Eddie Jones has a reputation as a hard taskmaster and he thinks Owen Farrell can help rebuild England’s standing by ruling with a rod of iron on next month’s tour to South Africa just as one of his lieutenants did in his Wallaby days.

Farrell has been handed the captaincy duty for the three-Test series against the Springboks with Dylan Hartley absent due to concussion.

The Saracen man’s main task is to re-build team spirit in a squad that Jones thought was fractured during a disastrous Six Nations and in a country where they have only won three of 13 Tests against the Boks.

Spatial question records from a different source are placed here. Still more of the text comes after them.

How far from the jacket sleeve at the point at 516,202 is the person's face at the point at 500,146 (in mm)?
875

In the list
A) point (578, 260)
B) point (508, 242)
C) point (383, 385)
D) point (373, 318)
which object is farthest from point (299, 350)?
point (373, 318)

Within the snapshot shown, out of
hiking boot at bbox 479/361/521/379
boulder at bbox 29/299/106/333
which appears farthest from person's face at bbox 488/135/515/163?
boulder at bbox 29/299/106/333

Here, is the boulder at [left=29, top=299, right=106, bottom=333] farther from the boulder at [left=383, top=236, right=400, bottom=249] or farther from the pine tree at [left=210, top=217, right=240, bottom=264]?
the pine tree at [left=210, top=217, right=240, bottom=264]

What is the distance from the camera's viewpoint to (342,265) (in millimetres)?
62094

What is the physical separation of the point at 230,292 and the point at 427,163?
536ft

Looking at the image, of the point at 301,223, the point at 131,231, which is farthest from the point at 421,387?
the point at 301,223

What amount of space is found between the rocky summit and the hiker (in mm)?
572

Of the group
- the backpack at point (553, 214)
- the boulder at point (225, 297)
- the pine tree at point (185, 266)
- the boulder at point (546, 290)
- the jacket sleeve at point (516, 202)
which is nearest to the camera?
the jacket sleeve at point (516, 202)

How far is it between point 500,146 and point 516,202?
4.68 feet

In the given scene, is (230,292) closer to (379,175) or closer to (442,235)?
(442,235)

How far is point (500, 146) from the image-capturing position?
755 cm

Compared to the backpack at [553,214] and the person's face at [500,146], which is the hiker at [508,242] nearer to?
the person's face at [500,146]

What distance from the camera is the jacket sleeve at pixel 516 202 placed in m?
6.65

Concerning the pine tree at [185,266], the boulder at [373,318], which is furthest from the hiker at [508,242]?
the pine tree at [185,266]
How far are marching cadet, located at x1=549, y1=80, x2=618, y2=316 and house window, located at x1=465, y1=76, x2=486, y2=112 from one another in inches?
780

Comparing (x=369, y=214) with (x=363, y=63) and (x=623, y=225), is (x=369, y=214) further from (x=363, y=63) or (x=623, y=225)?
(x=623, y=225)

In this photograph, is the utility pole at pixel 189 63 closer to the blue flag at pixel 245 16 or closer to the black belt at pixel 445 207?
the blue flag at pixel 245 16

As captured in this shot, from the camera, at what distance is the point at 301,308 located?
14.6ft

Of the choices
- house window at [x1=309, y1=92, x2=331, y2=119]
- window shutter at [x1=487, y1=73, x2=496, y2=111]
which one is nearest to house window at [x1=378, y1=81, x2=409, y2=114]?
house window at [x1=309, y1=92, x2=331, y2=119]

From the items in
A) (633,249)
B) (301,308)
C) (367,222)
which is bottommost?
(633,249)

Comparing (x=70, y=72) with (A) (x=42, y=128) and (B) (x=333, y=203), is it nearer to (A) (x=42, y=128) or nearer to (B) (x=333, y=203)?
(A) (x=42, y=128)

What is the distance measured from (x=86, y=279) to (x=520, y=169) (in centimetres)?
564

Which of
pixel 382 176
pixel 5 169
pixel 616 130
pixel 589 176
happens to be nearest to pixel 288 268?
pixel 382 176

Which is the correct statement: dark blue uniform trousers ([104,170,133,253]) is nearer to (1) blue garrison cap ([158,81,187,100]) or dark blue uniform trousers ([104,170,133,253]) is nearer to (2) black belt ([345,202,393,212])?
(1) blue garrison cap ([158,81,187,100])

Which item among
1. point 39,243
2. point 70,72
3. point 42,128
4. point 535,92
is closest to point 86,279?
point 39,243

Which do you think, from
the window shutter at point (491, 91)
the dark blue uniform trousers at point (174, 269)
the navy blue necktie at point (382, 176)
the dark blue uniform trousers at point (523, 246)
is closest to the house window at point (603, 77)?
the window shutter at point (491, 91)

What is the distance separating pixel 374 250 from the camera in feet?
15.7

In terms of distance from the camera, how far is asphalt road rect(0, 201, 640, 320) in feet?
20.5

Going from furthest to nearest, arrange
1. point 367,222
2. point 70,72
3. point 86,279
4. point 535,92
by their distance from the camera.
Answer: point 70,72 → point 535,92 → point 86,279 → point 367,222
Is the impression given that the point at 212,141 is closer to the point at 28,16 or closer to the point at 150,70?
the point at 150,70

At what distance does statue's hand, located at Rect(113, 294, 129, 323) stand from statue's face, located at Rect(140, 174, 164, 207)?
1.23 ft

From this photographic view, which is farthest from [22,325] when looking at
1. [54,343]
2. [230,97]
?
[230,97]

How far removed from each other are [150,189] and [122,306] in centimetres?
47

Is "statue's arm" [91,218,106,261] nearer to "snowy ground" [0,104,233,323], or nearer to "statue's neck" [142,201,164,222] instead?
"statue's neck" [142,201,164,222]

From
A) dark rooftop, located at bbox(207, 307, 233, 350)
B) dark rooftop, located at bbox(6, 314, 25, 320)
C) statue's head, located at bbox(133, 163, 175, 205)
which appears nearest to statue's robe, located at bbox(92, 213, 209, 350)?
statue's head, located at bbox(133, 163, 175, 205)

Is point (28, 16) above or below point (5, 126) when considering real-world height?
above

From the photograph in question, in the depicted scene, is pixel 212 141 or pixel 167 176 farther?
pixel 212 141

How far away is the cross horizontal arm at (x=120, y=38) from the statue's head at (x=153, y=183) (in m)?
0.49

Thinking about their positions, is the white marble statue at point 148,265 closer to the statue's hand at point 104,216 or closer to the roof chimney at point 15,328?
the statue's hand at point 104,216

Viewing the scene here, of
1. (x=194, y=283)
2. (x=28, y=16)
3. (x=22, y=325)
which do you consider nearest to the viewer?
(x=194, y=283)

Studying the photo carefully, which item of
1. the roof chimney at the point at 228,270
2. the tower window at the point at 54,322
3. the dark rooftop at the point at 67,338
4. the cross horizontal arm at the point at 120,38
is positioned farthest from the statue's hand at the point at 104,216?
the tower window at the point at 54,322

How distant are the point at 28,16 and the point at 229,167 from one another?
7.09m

Those triumphs came in 1972, 1994 and 2000 under the captaincy of John Pullin, Will Carling and Martin Johnson respectively but it is an Australian, George Gregan, who Jones likens to Farrell.

Jones has been around the block more than once at international level with stints with Australia, South Africa and Japan, and scrum-half Gregan was his captain when he coached the Wallabies to the 2003 World Cup final.

And Jones thinks Farrell may come to emulate Gregan on the daunting trip to a host country rejuvenated by new boss Rassie Erasmus.

“That is probably close to the mark,” said Jones at England’s current training camp in Brighton.

“George Gregan was fantastic. I have never seen a stronger winner than him. He demanded stuff from the team and they were frightened not to give it to him.

“John Smit with South Africa was more consultative. He was able to bring three or four disparate groups together for a common purpose. He was brilliant at that, he challenged the coaches so he was very good on the field and very good off the field.

“Gregan was super on the field but not as good off the field.

“Then Michael Leitch with Japan. Brilliant captain. I have never seen a bloke with more courage than him. He was able to bring together, within the Japanese there are four or five different groups. Kiwis, Tongans and he was able to bring them all together for a common purpose.

“None of them started out as great captains, they all started out relatively poor captains.

“Having strong leadership definitely helps – having a leader who can unite groups. Because within our team you’ve got different groups and it’s how you unite all those guys to play for one single purpose.”

Farrell is already one of the leaders in the England team and deputised for Hartley, Jones’ first-choice skipper since 2016, in the Six Nations defeat to France but has a big task on his hands uniting a squad that the coach thinks was splitting recently. And Jones, as an Australian, thinks it takes an outsider’s eye to see the breaks.

“You go to north of England and south of England and for me it is like going to two different countries,” he added. “That is probably because I am Australian. Then you go to the south west and that is a different country again and they have got different ideas of what is right and what is wrong and none of them is right.

“Owen has a different cultural background. Dylan is from Rotorua, Owen is from Wigan. They think of things differently, they look at things differently.

“Owen will put his own stamp on the team. And we want him to do that. We obviously don’t want him to lose some of the great work Dylan had done, and he has done a lot of good things … We want to keep the good things and then bring his own flavour to the table.”

Jones also said he had not thought about a potential replacement for defence coach Paul Gustard who has been linked with a move to Harlequins and their vacant director of rugby position.